The Westminster government last month published an “interim response” to the review of post-18 education in England led by Philip Augar, saying that the “final conclusion” to the review will come at the next Comprehensive Spending Review.

The government will consider changes to student loan repayments and the introduction of student number controls using an entry tariff threshold in a consultation in spring, it said.

If the spending review were to happen in autumn 2021, the review will have dragged on for four years since it was first heralded by then prime minister Theresa May in October 2017.

Ms May set up the review in response to the perceived popularity of Labour’s 2017 election pledge to abolish tuition fees, but it subsequently took on a wider aim to “rebalance” away from higher education to further education. The review’s headline recommendation on higher education – to lower fees from £9,250 to £7,500 – was not mentioned in the interim government response.

Lord Johnson of Marylebone, who was universities minister when Ms May set out on the review process, said: “It was commissioned with a short-term political objective, to deliver the headline, ‘Theresa May slashes fees to £7,500 or £6,500’.”

But it was “quickly realised” that was a “regressive policy” with benefits only for high earners who would pay off loans in full, and would “destabilise university finances”, he added.

“It was a really dumb policy and it was appalling politics,” Lord Johnson continued, because the Conservatives “couldn’t compete politically with free [tuition] by lopping £1,750 off it”.

Work instructions ::
**A.** Copy everything in the passage on the Augar review from "If the spending" down to "in October 2017.".
**B.** Carry the passage on the Augar review forward from its last sentence.
The rows come from a separate source.

Records provided ::
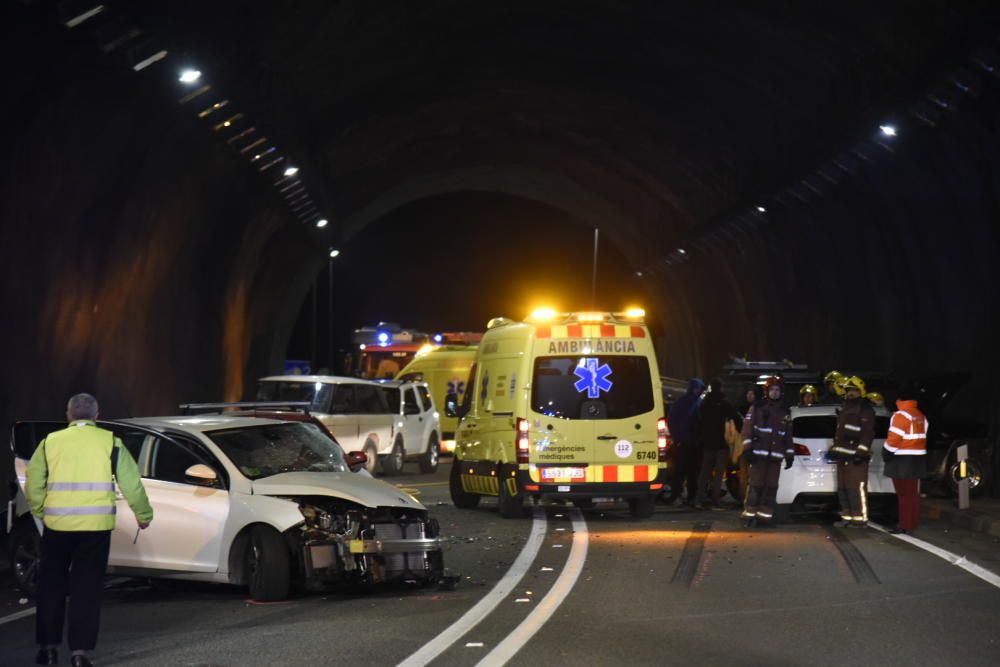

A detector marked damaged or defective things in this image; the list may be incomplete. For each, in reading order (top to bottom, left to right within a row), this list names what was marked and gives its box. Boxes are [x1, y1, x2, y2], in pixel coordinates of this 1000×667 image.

damaged white car [8, 418, 446, 600]
broken windshield [209, 422, 350, 480]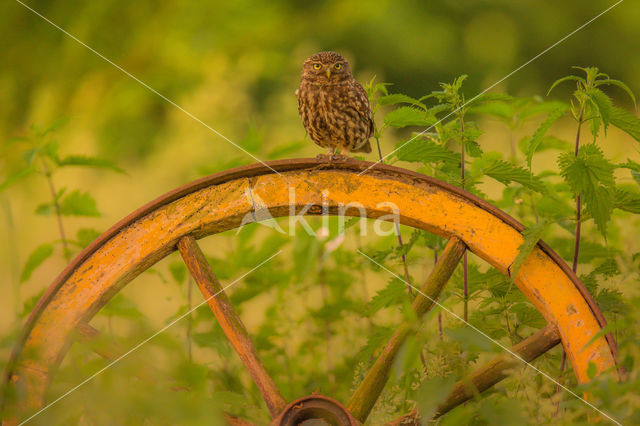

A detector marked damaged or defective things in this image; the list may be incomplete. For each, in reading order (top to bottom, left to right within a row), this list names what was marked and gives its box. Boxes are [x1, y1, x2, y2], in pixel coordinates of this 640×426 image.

rusty metal rim [1, 158, 620, 398]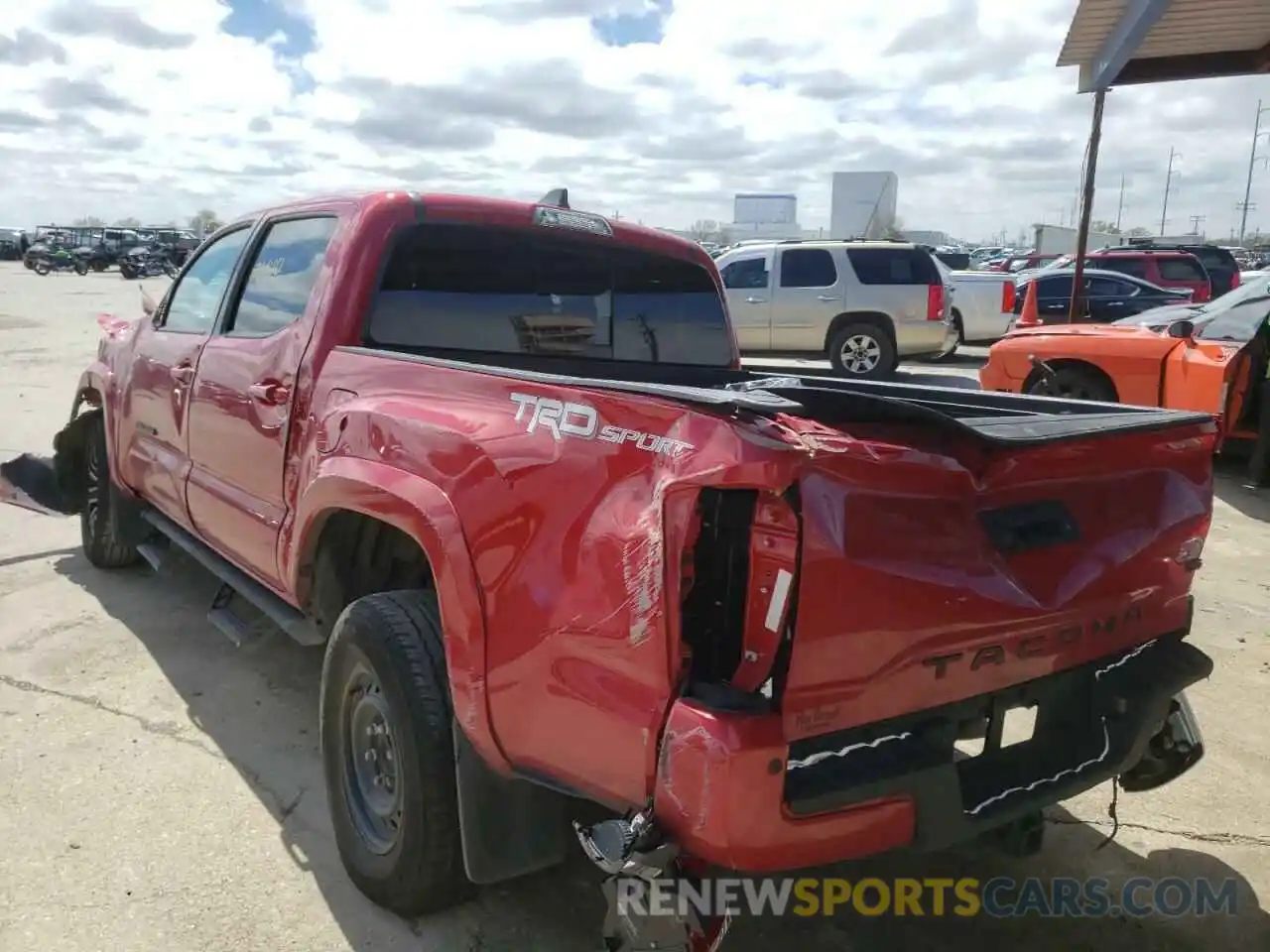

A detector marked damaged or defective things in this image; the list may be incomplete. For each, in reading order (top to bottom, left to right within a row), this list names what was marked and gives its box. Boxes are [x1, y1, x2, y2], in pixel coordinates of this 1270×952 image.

damaged truck bed [17, 187, 1206, 952]
missing tail light [679, 488, 798, 694]
crumpled rear bumper [655, 627, 1206, 873]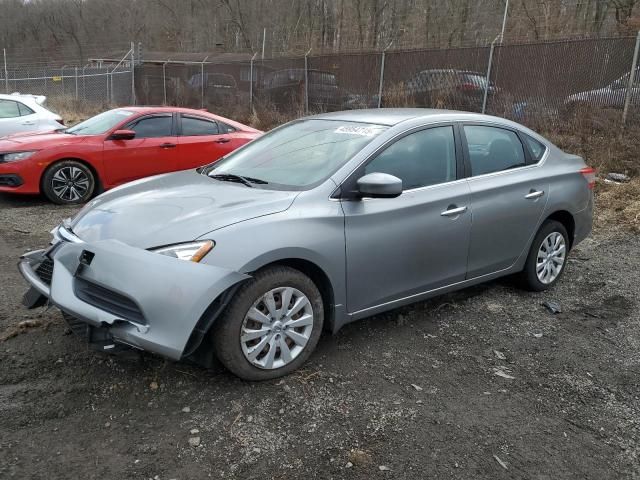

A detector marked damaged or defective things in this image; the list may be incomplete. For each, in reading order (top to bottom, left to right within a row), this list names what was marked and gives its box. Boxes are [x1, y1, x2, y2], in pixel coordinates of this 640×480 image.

Task-by-task answers ::
**A.**
If the spending review were to happen in autumn 2021, the review will have dragged on for four years since it was first heralded by then prime minister Theresa May in October 2017.

**B.**
Jonathan Simons, head of the education practice at policy consultancy firm Public First, said that the review highlighted “a weakness of policymaking generally – you need to have acknowledgement of a problem, strong political leadership, alignment of key departments, [and] enough political capital to push” on a policy.

The “absence” of these factors in the Augar process was why “we may not see Augar implemented even at this CSR, is my guess”, he added.

Andy Westwood, professor of government practice at the University of Manchester, said that the Augar response and more pressingly the skills White Paper published alongside it missed key links “to employment, industrial strategy, R&D and so on, and Augar wasn’t really asked to look at them”. That was “a deficiency in the brief he was set at the time”, Professor Westwood added.

As the government moves towards the spending review it must resolve the “tension” between its hostility to universities driven by concerns about “low value” courses or free speech, and its commitment to “level up” in the UK regions.

Ultimately, Boris Johnson “can’t have it both ways” and “if you limit [student] numbers and cut fees/income to Teesside University then you are taking money out of the regional economy as well as life chances and undermining one of the few institutional assets you’ve got” in the regions, Professor Westwood continued.

But Lord Johnson said that “sensible” Augar recommendations beyond fees mean that its “longer-term contribution is, I think, going to be quite significant”.

It could contribute, he added, to the advent of “a more flexible system of tertiary education, with more movement between FE and HE, with more modular funding that enables people to store up credit, move [credit] from one institution to another and dip in and out of education over the course of their working lives”.